La fine del mondo sta arrivando, mamma, butta la pasta | Parte Seconda

Mirko Vercelli

Nella quale si prova a rispondere alle prime domande

“Vi conosco abbastanza per poter dire che non esiste una sola grande industria sulla Terra, nessuna organizzazione di alcun tipo, non la mia, non la vostra, nessuna, che sia sostenibile. Sono colpevole di aver saccheggiato la Terra, in base al mio giudizio e non ai parametri della nostra civiltà. Seconda la definizione della nostra civiltà io sono un capitano d’industria, una specie di eroe moderno. Ma io sono convinto che la prima rivoluzione industriale abbia fallito. Non funziona. Non è sostenibile.”
Ray Anderson, Discorso ai leader politici e dell’industria del North Carolina.

La parola fallimento deriva dal latino fallere, deludere o tradire. La prima parte di questa riflessione chiudeva con un invito.

Se non si vogliono ripetere gli stessi errori del passato sarà importante farne esperienza. Sarà importante riconoscere i nostri fallimenti per non restare delusi in futuro. Perché il movimento no-global fallì? La risposta ovviamente non può essere univoca e qualsiasi riduzione a un singolo grande fattore sarebbe fuorviante. Si trattava del primo grande movimento mondiale che non chiedeva niente per se stesso, come si diceva allora. Era di massa, dal basso, collettivo, pacifico, creativo, scientifico e filosofico. E in quanto tale intervennero infiniti fattori dalle dimensioni diverse, ma tutti dal peso incalcolabile che ne decretarono prima il successo e poi il collasso su se stesso. Quello che si può fare, però, è di ricavarne delle lezioni senza promessa d’esser esaustive.

____

* _Esercizi_
A. Secondo il brano sul movimento no-global, da quale parola latina deriva "fallimento" e che cosa significa?
B. Prosegui il brano sul movimento no-global a partire dalla sua ultima frase.
L'elenco qui non ha alcun ruolo.

____

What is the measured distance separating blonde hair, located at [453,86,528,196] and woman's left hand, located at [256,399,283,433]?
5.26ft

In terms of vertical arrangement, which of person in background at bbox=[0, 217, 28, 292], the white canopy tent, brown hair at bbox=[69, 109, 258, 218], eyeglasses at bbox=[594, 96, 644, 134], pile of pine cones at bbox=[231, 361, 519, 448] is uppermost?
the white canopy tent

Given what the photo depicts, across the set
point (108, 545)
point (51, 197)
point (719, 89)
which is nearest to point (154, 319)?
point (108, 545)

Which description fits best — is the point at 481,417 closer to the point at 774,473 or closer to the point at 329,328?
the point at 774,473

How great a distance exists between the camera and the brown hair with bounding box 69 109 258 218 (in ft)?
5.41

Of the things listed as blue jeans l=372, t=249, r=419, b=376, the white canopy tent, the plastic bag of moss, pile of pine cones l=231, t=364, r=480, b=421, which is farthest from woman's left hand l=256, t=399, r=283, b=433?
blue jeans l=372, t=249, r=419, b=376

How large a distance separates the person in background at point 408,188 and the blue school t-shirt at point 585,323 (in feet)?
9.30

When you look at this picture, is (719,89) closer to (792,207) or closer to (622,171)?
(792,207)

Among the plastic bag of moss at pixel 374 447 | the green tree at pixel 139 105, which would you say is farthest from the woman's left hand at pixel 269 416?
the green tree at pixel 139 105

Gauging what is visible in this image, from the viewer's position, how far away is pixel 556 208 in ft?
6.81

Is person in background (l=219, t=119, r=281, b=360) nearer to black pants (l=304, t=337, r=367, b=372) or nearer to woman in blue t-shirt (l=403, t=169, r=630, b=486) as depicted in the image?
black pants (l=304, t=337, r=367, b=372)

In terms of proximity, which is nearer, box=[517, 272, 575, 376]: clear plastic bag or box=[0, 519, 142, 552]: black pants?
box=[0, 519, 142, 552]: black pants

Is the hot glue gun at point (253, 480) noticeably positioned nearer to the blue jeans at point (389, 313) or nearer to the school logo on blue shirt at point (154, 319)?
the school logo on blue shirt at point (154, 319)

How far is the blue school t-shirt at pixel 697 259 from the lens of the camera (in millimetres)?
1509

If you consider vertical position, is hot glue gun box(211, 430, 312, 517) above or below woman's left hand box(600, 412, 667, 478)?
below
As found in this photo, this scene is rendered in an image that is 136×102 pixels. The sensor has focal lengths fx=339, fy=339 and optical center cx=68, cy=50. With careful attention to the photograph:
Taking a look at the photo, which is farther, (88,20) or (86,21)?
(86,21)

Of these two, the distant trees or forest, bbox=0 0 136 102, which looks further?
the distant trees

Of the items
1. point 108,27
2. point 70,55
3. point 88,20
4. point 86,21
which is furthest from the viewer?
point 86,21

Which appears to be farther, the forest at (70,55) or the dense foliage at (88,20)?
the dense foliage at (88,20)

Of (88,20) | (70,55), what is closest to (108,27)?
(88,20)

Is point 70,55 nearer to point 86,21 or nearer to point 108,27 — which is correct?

____

* _Soluzioni_
A. Deriva da fallere, che significa deludere o tradire.

B.
Era il 2001. Suore, madri, studenti, operai, comunisti e ambientalisti erano tutti dalla stessa parte: ribaltare lo strapotere di corporazioni e multinazionali e vincere per la tutela dell’ambiente, contro discriminazioni e disuguaglianze di reddito e genere, per una ridistribuzione della ricchezza. Come andò a finire è noto a tutti ed è inutile ribadire la sospensione dello stato di diritto che venne sistematicamente attuata dalle sfere alte sino a quelle più basse. Torture, corruzione, abusi, infiltraggi, violenza squadrista, la morte di Carlo e tutto il resto non devono essere giustificazioni per una sconfitta.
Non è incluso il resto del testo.